# [Your task]
How many lines in the material below contain the string "instances"? Reply with the number alone.

=== Data to process ===

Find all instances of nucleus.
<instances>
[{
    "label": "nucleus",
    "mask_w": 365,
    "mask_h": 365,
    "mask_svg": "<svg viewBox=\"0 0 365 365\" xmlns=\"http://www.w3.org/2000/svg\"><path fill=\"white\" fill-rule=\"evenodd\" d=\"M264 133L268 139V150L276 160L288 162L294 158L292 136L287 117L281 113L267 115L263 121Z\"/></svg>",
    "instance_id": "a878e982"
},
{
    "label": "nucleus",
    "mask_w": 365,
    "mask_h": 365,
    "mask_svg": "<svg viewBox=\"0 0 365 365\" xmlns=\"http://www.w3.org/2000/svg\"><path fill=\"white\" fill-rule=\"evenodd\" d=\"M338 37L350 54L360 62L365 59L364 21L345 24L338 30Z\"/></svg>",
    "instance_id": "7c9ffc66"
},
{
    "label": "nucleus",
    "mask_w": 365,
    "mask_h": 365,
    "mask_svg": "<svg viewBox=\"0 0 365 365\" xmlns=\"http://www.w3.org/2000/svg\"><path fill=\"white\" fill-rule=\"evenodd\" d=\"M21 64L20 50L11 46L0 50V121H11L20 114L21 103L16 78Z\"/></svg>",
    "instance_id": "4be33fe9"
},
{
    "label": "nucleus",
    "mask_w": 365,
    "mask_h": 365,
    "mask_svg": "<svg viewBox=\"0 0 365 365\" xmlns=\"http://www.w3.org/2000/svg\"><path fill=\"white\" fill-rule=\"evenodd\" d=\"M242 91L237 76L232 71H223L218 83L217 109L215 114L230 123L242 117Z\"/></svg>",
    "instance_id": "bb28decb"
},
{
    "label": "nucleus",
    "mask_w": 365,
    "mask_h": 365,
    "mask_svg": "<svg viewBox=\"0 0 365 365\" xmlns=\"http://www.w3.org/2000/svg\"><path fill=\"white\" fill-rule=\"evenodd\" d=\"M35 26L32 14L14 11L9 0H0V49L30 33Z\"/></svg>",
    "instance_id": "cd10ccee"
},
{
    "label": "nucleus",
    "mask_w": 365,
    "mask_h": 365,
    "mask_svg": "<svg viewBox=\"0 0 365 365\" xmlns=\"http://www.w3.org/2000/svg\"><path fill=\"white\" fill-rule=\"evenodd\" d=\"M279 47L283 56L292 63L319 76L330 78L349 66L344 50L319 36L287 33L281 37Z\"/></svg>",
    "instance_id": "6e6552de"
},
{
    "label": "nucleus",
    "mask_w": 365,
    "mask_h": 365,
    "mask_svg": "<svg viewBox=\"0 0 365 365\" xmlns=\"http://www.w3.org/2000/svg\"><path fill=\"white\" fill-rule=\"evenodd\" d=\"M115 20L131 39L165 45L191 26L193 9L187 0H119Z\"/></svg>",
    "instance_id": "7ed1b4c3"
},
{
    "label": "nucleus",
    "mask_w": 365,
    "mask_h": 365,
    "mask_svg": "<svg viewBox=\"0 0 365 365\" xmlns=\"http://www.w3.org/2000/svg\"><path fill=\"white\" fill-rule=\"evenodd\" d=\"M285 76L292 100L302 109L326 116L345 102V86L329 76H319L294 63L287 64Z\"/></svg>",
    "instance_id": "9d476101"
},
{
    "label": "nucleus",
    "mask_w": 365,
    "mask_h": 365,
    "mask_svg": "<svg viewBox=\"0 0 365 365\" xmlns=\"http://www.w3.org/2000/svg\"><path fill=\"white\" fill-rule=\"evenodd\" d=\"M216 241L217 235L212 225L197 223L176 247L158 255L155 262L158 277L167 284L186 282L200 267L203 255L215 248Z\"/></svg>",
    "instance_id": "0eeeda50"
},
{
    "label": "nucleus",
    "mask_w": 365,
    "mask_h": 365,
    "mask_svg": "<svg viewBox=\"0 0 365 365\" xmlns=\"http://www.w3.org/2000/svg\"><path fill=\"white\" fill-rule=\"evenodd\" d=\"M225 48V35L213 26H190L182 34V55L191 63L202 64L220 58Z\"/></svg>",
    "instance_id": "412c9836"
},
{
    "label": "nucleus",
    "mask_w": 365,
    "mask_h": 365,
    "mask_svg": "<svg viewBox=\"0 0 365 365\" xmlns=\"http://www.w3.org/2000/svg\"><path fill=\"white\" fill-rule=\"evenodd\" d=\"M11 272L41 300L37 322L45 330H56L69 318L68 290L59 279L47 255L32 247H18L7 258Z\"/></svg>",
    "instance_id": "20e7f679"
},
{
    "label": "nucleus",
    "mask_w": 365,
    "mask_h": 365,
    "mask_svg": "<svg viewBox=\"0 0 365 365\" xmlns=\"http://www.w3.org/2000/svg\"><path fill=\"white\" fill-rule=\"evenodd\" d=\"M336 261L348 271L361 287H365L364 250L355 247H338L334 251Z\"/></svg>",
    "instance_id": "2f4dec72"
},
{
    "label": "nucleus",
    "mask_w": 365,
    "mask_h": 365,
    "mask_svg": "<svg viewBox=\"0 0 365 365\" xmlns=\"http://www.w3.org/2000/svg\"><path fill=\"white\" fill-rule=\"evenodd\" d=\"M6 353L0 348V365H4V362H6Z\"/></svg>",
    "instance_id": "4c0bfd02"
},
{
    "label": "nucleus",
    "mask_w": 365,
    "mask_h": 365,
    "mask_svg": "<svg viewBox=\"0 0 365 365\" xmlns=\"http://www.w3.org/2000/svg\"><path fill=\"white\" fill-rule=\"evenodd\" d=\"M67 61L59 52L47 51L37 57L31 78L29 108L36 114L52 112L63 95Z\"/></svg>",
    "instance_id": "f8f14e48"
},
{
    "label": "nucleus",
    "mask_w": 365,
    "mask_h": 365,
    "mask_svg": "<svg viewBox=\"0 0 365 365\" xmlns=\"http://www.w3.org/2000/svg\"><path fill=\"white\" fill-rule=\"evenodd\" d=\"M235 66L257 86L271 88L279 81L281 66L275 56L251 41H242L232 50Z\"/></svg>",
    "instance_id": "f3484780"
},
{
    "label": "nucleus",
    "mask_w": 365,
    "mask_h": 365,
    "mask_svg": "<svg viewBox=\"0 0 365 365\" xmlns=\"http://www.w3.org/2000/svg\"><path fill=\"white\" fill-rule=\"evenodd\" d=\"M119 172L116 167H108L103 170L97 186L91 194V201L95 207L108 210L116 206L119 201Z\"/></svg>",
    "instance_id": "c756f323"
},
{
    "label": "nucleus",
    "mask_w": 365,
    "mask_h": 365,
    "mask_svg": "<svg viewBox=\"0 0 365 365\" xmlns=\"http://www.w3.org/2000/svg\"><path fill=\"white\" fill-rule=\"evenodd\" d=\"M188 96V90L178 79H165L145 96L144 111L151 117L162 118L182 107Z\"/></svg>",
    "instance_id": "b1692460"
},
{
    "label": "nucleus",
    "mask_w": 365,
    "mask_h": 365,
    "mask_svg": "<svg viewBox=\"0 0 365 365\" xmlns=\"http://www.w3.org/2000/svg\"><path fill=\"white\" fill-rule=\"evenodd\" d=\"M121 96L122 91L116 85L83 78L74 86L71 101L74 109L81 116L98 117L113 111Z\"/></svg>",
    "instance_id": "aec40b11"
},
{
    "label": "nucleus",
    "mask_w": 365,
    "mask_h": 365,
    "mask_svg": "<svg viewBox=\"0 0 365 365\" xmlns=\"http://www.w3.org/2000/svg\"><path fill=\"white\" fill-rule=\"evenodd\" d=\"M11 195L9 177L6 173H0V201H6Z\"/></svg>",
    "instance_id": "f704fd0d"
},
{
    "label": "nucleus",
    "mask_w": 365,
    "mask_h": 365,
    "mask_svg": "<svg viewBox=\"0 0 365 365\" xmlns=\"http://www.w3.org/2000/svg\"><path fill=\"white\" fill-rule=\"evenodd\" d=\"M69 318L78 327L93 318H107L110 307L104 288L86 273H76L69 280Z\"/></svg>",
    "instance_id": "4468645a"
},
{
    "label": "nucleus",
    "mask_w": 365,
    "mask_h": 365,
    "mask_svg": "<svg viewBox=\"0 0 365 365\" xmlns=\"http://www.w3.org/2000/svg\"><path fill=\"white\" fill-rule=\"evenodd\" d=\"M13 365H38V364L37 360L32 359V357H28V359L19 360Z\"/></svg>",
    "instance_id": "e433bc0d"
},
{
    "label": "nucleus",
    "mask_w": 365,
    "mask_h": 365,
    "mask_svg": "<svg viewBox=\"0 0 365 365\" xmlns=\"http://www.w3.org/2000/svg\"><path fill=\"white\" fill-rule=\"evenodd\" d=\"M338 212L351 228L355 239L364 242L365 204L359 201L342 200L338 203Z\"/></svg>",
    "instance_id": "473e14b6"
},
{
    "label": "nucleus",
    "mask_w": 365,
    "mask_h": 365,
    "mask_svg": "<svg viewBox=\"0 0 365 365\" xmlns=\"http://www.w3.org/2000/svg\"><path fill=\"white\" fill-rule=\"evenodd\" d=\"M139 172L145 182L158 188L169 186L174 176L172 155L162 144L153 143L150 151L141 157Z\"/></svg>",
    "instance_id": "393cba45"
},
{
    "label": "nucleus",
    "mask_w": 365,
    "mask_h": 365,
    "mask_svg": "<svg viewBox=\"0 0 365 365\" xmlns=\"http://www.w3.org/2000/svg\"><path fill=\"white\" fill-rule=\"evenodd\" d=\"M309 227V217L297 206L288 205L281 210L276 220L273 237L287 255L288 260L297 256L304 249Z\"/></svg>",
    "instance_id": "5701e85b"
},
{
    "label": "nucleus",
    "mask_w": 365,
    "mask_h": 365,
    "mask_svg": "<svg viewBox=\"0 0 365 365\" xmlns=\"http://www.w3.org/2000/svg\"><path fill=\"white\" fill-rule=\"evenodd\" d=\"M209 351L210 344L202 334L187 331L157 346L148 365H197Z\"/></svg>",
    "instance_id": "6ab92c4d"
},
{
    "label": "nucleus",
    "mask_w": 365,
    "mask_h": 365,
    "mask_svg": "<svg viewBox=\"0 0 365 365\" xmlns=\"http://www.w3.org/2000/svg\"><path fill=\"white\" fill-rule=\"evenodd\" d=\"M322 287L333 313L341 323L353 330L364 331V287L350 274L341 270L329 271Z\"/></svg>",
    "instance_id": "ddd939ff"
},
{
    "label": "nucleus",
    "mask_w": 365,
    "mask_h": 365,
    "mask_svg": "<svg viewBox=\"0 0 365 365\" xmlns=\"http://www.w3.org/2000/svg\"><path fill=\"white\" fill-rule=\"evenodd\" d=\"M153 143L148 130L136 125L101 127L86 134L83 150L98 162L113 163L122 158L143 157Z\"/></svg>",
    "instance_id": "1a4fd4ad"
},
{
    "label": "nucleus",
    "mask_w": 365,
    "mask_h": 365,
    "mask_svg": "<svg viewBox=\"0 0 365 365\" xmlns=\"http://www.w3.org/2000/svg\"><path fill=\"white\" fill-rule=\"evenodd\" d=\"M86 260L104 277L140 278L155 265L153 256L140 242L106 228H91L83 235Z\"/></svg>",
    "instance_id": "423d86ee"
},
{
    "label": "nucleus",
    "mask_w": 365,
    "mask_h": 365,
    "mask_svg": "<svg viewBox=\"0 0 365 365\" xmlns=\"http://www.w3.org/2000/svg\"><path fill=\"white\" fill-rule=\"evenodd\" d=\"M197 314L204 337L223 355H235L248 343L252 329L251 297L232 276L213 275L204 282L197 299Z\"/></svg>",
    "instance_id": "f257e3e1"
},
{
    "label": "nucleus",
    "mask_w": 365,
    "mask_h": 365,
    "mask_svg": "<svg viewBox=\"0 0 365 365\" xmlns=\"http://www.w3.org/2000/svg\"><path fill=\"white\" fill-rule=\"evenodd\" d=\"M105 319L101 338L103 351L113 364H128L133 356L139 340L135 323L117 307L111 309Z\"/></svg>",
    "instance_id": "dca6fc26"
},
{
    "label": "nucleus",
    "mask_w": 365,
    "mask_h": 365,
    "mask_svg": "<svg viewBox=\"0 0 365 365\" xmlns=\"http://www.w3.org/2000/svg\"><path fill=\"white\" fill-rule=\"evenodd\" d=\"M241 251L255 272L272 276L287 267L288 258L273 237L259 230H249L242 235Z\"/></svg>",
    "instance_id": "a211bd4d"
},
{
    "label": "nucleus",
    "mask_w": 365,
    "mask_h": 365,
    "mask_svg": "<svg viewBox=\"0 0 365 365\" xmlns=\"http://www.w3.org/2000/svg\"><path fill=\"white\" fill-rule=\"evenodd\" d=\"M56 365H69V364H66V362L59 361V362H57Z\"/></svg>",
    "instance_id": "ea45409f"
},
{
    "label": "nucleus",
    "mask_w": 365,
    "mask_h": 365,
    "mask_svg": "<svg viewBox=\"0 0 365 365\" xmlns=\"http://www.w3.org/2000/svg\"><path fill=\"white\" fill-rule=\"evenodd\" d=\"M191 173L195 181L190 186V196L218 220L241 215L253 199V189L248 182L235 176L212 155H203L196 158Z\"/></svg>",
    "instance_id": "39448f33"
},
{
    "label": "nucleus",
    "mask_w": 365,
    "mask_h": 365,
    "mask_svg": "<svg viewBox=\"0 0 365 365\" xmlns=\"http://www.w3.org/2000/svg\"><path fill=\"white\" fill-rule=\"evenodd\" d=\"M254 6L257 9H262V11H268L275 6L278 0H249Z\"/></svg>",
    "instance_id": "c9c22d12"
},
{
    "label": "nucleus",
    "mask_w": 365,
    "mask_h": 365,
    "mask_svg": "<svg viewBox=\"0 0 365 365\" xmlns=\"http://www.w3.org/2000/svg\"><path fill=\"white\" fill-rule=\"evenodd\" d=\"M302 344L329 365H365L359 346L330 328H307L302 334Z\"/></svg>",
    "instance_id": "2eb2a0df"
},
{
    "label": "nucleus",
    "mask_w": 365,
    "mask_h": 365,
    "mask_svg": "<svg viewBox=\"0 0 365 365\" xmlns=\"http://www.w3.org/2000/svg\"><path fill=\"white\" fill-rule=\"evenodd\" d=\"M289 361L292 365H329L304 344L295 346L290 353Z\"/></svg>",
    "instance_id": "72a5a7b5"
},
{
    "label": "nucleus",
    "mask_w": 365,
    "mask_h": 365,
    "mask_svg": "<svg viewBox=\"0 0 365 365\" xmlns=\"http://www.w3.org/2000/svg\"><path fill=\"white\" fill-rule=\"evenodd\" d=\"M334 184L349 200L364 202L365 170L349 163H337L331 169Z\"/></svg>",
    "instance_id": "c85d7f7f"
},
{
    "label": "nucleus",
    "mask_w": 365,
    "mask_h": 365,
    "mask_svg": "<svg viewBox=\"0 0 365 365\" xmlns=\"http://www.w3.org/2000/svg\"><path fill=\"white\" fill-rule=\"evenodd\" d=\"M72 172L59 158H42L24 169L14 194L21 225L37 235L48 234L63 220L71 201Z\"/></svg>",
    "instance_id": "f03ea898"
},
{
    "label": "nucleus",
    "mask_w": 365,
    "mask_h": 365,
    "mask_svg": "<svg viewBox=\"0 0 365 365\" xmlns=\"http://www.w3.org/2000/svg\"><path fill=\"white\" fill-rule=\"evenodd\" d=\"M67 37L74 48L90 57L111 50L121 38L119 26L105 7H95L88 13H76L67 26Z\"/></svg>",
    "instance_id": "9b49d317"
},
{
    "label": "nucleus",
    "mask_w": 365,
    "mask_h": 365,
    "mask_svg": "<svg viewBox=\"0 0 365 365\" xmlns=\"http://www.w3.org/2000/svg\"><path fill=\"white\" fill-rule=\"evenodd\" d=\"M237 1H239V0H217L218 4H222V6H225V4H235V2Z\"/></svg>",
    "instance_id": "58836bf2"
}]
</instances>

===

# [Completed exercise]
3